Università degli Studi di Siena, DIISM, Siena, Italy.
Neural Netw. 2020 Jan;121:57-73. doi: 10.1016/j.neunet.2019.07.018. Epub 2019 Jul 31.
Hierarchical clustering is an important tool for extracting information from data in a multi-resolution way. It is more meaningful if driven by data, as in the case of divisive algorithms, which split data until no more division is allowed. However, they have the drawback of the splitting threshold setting. The neural networks can address this problem, because they basically depend on data. The growing hierarchical GH-EXIN neural network builds a hierarchical tree in an incremental (data-driven architecture) and self-organized way. It is a top-down technique which defines the horizontal growth by means of an anisotropic region of influence, based on the novel idea of neighborhood convex hull. It also reallocates data and detects outliers by using a novel approach on all the leaves, simultaneously. Its complexity is estimated and an analysis of its user-dependent parameters is given. The advantages of the proposed approach, with regard to the best existing networks, are shown and analyzed, qualitatively and quantitatively, both in benchmark synthetic problems and in a real application (image recognition from video), in order to test the performance in building hierarchical trees. Furthermore, an important and very promising application of GH-EXIN in two-way hierarchical clustering, for the analysis of gene expression data in the study of the colorectal cancer is described.

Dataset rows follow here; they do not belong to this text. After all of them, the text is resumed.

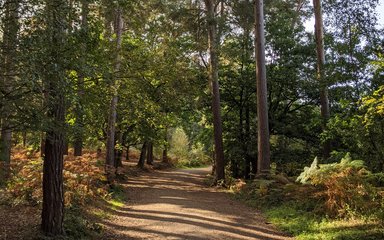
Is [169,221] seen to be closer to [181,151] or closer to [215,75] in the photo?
[215,75]

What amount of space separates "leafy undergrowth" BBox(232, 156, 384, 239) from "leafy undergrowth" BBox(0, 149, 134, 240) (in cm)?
445

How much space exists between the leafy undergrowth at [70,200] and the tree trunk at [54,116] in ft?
1.27

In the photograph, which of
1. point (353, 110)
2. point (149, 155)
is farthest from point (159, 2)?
point (149, 155)

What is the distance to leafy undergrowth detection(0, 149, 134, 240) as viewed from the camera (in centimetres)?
690

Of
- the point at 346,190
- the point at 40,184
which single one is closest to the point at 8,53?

层次聚类是一种从数据中以多分辨率方式提取信息的重要工具。如果由数据驱动,它更有意义,例如分裂算法,它将数据分割,直到不再允许分割。然而,它们有分割阈值设置的缺点。神经网络可以解决这个问题,因为它们基本上依赖于数据。生长的层次 GH-EXIN 神经网络以增量(数据驱动的架构)和自组织的方式构建层次树。它是一种自顶向下的技术,通过基于邻域凸包的新颖思想,定义水平生长的各向异性影响区域。它还通过在所有叶子上使用新颖的方法重新分配数据并检测异常值。估计了其复杂度,并对其用户依赖参数进行了分析。在基准合成问题和实际应用(从视频识别图像)中,对所提出的方法相对于最佳现有网络的优势进行了定性和定量的分析,以测试构建层次树的性能。此外,描述了 GH-EXIN 在双向层次聚类中的一个重要且非常有前途的应用,用于分析结直肠癌研究中的基因表达数据。